• [TASK DETAILS]:
Lay out the listing below as a Markdown table with two columns, Row and Text: Row holds the row number and Text holds the line. Skip blank lines and leave the pictures out.

• [RECORD SET]:
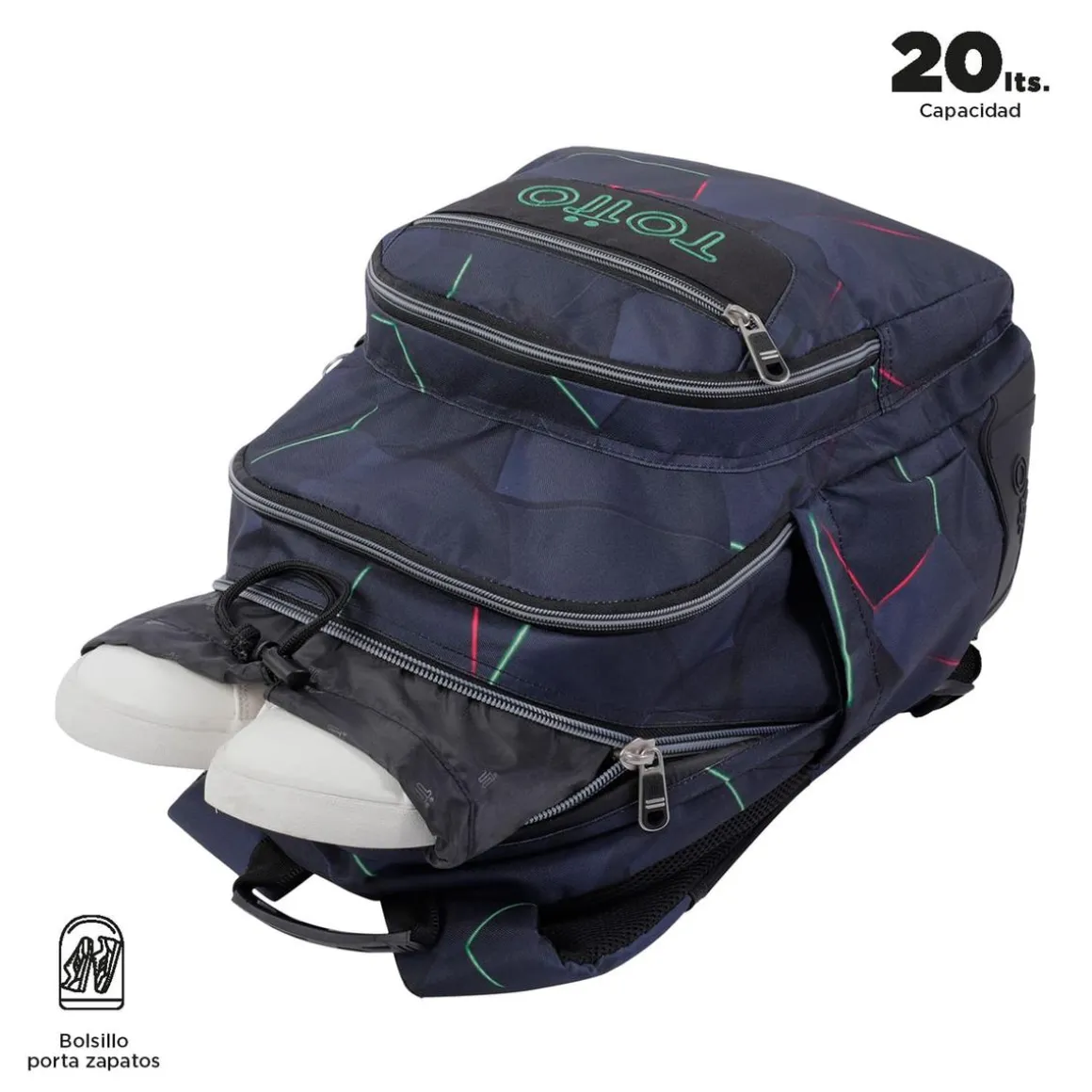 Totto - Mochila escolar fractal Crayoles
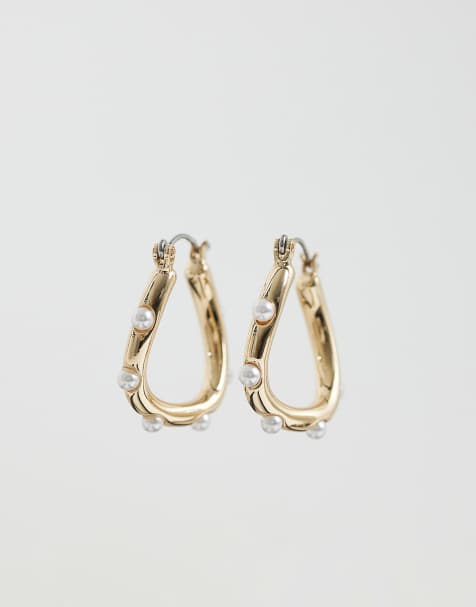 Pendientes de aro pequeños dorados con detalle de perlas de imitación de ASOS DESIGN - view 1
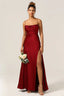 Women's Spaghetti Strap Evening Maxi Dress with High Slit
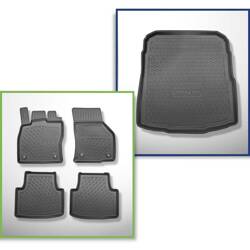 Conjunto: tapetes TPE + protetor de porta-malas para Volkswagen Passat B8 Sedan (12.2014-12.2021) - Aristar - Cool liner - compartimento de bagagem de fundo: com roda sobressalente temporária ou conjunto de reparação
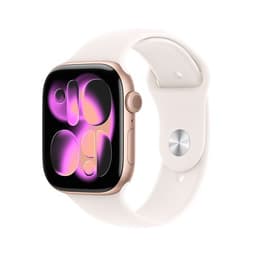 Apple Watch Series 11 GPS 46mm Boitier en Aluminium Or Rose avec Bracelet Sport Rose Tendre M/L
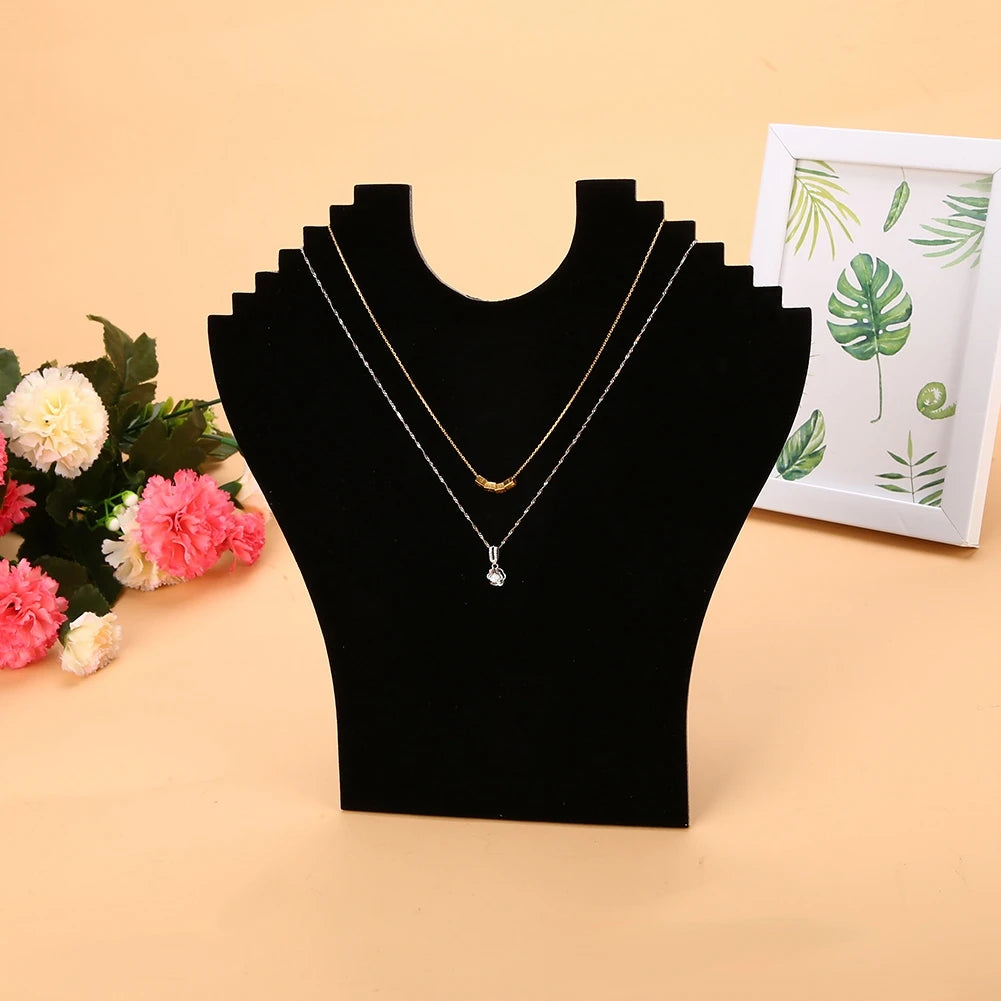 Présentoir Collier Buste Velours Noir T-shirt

• [COMPLETED EXERCISE]:
| Row | Text |
|---|---|
| 1 |  Totto - Mochila escolar fractal Crayoles |
| 2 |  Pendientes de aro pequeños dorados con detalle de perlas de imitación de ASOS DESIGN - view 1 |
| 3 |  Women's Spaghetti Strap Evening Maxi Dress with High Slit |
| 4 |  Conjunto: tapetes TPE + protetor de porta-malas para Volkswagen Passat B8 Sedan (12.2014-12.2021) - Aristar - Cool liner - compartimento de bagagem de fundo: com roda sobressalente temporária ou conjunto de reparação |
| 5 |  Apple Watch Series 11 GPS 46mm Boitier en Aluminium Or Rose avec Bracelet Sport Rose Tendre M/L |
| 6 |  Présentoir Collier Buste Velours Noir T-shirt |